-- 取り組む内容 --
肺腎両虚の解説の冒頭の説明で、この病態が発生しやすくなる要因として挙げられているものをすべて書き出してください。

肺腎両虚とは

肺腎両虚(はいじんりょうきょ) とは、肺と腎の両方の機能が低下した虚弱状態を指します。
肺は「気を主り」、腎は「納気(呼吸を引き込む力)」を司るため、両者の虚損により呼吸が浅く、息切れ・咳嗽・倦怠感などが生じます。
慢性の呼吸器疾患や長期の虚弱体質、加齢などにより発生しやすく、「上虚(肺)と下虚(腎)」が互いに助け合えなくなった病態です。


原因

  • 慢性の咳嗽や喘息: 肺気が損傷し、さらに長引くことで腎気をも消耗する。
  • 加齢による衰退: 腎気の減退により納気が弱まり、肺の呼吸機能が低下する。
  • 久病による臓虚: 長期の慢性疾患により肺・腎の気陰がともに損傷される。
  • 過労睡眠不足 腎精の消耗や肺気の衰えを助長する。
  • 寒邪・風邪の侵入: 慢性気道炎症により肺腎の気がさらに虚する。

-- 記録データ --
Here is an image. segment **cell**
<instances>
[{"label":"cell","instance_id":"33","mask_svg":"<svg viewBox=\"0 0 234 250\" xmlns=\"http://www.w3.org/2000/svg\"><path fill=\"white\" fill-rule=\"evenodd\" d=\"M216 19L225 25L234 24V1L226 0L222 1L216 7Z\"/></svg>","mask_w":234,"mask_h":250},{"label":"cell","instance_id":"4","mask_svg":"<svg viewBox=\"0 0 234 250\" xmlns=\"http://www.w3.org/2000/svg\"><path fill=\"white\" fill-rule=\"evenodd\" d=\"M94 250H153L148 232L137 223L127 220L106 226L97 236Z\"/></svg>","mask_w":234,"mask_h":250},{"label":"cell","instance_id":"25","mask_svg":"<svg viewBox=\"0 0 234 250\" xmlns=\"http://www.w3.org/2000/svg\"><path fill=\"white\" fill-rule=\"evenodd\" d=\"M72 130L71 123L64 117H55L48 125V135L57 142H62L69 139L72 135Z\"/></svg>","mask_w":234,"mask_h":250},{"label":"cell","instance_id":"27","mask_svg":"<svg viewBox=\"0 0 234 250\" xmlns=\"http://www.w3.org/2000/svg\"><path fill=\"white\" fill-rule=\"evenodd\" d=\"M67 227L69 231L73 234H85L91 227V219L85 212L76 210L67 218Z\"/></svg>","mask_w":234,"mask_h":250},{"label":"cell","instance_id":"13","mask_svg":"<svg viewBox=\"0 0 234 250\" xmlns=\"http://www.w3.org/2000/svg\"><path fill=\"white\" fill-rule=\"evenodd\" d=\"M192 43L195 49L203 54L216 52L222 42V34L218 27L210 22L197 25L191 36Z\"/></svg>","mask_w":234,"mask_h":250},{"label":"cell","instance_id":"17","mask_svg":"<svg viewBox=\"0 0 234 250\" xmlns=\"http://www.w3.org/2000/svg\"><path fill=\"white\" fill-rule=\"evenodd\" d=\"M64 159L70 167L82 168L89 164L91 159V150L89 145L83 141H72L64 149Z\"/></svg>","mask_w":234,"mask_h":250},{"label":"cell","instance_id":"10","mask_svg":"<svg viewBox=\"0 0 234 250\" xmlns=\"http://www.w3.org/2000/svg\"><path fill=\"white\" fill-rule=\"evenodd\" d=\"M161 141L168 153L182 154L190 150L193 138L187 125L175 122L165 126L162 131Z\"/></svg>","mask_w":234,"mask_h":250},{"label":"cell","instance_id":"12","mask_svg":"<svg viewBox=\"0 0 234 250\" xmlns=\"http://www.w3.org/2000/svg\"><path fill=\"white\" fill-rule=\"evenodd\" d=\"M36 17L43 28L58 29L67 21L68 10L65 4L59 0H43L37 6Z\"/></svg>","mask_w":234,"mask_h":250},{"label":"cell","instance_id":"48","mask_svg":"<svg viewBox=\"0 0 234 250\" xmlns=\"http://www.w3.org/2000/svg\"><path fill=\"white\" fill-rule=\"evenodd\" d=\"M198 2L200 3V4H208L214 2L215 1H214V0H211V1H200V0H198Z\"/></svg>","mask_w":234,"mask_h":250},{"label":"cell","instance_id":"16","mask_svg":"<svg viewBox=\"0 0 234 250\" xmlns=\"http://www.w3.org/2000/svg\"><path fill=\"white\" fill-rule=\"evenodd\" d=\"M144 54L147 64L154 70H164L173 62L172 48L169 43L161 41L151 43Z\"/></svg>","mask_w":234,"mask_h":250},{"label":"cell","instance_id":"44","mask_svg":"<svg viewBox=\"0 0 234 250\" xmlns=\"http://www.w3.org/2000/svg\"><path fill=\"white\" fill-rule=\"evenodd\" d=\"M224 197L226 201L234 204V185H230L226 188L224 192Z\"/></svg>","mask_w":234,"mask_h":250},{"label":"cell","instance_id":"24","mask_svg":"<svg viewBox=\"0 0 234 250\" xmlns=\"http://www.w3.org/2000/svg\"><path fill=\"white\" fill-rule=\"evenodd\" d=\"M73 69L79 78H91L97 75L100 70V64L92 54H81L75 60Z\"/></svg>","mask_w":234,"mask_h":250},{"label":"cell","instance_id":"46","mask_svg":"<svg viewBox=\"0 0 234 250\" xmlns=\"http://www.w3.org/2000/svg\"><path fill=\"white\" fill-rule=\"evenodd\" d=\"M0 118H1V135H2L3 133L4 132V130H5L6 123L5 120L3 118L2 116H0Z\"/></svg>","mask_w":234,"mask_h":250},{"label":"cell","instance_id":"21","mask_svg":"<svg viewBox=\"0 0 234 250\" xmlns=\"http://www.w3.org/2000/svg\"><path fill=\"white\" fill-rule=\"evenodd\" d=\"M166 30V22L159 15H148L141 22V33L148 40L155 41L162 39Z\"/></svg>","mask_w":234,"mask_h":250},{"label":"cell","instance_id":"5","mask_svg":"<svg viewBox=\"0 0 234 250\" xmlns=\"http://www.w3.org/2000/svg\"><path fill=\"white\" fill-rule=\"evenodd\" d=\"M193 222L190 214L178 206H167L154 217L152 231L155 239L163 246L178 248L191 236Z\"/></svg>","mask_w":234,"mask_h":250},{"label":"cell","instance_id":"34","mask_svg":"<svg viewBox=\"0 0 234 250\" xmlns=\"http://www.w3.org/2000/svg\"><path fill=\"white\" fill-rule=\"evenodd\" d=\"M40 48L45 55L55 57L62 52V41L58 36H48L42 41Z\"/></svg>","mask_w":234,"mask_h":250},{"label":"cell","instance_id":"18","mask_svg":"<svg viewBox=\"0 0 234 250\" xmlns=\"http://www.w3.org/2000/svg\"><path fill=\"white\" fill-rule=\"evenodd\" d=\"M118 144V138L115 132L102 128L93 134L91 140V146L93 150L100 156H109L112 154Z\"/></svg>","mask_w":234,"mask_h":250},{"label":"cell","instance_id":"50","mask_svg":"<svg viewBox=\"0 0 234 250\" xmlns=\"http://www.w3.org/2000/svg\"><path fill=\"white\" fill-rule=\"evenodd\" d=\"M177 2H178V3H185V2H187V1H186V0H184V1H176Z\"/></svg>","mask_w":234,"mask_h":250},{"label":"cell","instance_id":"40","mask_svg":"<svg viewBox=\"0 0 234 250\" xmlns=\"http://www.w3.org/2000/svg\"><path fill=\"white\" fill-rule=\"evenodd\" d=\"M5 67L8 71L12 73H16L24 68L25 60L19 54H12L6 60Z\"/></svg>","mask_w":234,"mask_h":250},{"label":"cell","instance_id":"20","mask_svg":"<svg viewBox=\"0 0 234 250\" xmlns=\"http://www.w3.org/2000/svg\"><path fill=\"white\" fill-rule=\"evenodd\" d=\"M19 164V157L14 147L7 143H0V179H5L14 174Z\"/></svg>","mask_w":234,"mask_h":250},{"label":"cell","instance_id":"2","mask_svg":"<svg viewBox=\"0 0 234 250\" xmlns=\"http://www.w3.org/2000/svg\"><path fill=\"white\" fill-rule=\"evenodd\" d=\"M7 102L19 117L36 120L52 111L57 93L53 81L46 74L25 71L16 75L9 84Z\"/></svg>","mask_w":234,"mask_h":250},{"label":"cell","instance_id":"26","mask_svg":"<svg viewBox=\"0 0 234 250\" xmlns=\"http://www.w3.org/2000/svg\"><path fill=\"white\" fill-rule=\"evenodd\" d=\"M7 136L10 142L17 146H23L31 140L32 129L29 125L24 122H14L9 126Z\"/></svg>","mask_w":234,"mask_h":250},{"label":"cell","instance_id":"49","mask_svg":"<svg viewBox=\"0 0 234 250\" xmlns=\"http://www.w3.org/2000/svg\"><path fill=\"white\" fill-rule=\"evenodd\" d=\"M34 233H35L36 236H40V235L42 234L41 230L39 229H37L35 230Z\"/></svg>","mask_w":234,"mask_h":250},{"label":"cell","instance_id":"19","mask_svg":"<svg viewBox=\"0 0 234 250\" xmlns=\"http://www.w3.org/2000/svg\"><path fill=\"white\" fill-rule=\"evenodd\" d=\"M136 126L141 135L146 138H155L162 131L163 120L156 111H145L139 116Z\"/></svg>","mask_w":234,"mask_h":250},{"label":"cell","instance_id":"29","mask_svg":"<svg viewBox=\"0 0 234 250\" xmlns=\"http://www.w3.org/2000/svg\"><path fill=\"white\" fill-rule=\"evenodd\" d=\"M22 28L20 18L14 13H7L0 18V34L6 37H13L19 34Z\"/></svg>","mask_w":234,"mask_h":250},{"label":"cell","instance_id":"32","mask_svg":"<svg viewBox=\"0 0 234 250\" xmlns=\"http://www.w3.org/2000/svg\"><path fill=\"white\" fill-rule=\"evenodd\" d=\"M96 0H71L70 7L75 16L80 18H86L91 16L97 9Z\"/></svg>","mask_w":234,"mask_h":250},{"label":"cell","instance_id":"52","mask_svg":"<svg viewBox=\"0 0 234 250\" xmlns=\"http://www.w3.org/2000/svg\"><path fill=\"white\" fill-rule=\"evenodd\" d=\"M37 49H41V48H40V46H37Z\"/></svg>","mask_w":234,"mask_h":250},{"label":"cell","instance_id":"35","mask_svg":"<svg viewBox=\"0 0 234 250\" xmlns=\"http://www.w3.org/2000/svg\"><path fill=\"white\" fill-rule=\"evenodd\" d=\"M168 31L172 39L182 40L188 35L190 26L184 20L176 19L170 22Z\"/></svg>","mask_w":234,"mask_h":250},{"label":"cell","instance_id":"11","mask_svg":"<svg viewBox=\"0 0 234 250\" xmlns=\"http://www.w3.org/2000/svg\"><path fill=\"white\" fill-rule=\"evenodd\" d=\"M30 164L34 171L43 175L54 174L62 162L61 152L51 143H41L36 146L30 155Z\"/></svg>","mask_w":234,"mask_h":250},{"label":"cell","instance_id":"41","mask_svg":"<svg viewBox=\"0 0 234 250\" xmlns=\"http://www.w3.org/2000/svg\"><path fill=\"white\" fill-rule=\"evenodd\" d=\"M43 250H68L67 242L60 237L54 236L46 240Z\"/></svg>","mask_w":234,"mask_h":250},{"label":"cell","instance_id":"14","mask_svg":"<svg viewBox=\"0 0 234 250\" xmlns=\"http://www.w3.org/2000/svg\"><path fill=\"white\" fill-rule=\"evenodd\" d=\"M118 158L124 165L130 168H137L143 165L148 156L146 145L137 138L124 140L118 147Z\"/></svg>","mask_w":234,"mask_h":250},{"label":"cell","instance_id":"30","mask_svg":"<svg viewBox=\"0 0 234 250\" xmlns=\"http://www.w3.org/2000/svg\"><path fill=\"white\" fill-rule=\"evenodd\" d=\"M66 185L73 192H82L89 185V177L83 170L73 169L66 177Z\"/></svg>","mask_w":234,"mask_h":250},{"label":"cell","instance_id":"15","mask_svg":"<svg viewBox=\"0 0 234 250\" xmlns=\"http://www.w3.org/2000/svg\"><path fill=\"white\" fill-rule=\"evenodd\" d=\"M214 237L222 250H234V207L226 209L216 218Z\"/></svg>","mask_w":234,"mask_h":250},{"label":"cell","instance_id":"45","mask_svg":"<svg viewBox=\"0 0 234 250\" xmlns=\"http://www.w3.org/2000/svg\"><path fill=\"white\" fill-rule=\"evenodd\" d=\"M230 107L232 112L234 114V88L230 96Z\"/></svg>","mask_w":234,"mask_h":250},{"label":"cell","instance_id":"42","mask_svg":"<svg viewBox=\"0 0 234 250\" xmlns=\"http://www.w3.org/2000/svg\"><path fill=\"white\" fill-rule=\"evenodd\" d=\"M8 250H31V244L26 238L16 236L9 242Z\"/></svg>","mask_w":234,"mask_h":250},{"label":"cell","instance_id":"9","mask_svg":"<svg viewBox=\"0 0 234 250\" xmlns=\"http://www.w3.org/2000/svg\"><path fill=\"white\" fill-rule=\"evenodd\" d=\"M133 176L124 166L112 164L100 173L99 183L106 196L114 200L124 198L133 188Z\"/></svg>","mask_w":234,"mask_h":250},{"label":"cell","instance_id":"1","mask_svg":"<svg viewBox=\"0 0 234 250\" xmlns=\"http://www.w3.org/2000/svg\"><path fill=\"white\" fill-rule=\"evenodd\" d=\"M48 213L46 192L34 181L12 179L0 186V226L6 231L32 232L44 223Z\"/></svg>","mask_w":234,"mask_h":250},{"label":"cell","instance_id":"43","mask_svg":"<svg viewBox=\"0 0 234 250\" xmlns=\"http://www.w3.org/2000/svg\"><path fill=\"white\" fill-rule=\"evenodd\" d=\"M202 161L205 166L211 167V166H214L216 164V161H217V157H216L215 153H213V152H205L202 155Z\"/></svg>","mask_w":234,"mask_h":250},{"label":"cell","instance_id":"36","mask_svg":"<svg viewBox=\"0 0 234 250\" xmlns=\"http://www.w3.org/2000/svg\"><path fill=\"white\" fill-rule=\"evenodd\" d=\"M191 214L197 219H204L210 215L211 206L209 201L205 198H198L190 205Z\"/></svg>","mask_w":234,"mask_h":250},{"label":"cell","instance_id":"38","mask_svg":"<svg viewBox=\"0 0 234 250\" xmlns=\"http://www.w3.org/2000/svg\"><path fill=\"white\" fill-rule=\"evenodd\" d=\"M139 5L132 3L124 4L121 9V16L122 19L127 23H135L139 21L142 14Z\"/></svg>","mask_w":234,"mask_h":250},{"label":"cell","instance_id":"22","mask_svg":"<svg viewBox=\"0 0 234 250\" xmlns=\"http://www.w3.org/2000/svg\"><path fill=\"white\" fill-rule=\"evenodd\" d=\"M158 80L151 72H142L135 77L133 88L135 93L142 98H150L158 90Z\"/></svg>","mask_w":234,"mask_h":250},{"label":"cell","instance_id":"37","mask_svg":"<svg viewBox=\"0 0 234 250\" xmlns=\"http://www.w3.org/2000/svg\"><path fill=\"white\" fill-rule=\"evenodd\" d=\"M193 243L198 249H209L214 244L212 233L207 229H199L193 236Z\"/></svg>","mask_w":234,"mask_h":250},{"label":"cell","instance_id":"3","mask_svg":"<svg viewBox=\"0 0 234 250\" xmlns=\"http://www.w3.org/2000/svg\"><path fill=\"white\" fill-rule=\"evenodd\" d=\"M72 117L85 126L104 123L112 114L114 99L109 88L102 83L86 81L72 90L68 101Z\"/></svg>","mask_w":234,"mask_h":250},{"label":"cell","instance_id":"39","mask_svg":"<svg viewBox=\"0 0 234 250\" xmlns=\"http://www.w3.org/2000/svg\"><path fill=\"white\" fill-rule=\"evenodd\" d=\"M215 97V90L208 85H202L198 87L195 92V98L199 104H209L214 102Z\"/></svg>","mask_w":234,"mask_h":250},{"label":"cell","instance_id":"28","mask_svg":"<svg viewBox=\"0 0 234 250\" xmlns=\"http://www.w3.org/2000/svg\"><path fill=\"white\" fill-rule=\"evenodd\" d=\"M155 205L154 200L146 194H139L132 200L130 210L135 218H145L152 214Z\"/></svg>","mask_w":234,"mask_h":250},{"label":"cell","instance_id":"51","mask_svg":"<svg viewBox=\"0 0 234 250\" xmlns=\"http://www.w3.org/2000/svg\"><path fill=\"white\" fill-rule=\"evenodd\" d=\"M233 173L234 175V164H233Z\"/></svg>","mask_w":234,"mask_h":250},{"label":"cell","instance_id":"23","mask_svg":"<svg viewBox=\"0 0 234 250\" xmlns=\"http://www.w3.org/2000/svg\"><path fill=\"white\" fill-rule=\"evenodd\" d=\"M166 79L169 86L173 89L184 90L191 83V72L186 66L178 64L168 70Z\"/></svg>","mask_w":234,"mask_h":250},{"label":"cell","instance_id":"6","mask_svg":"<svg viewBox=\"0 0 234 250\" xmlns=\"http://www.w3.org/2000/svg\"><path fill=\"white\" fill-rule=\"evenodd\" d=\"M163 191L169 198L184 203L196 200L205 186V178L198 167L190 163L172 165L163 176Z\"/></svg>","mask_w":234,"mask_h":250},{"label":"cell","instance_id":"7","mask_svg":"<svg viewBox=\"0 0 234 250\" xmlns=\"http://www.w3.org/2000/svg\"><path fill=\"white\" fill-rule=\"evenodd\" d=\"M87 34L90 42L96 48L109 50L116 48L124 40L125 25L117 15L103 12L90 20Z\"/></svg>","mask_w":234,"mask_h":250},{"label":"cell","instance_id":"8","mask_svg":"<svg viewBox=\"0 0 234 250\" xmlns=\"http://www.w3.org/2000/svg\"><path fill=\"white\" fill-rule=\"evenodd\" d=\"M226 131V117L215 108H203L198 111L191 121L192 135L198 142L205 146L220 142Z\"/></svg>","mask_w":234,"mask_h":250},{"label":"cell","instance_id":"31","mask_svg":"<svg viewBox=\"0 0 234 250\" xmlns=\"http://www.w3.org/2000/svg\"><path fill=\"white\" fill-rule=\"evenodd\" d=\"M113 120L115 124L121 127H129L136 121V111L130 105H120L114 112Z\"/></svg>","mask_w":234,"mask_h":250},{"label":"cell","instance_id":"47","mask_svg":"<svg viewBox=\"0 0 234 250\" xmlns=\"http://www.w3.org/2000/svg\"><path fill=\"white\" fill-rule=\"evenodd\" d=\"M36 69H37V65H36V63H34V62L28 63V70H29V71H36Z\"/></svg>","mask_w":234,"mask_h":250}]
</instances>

-- 作業の結果 --
慢性の呼吸器疾患、長期の虚弱体質、加齢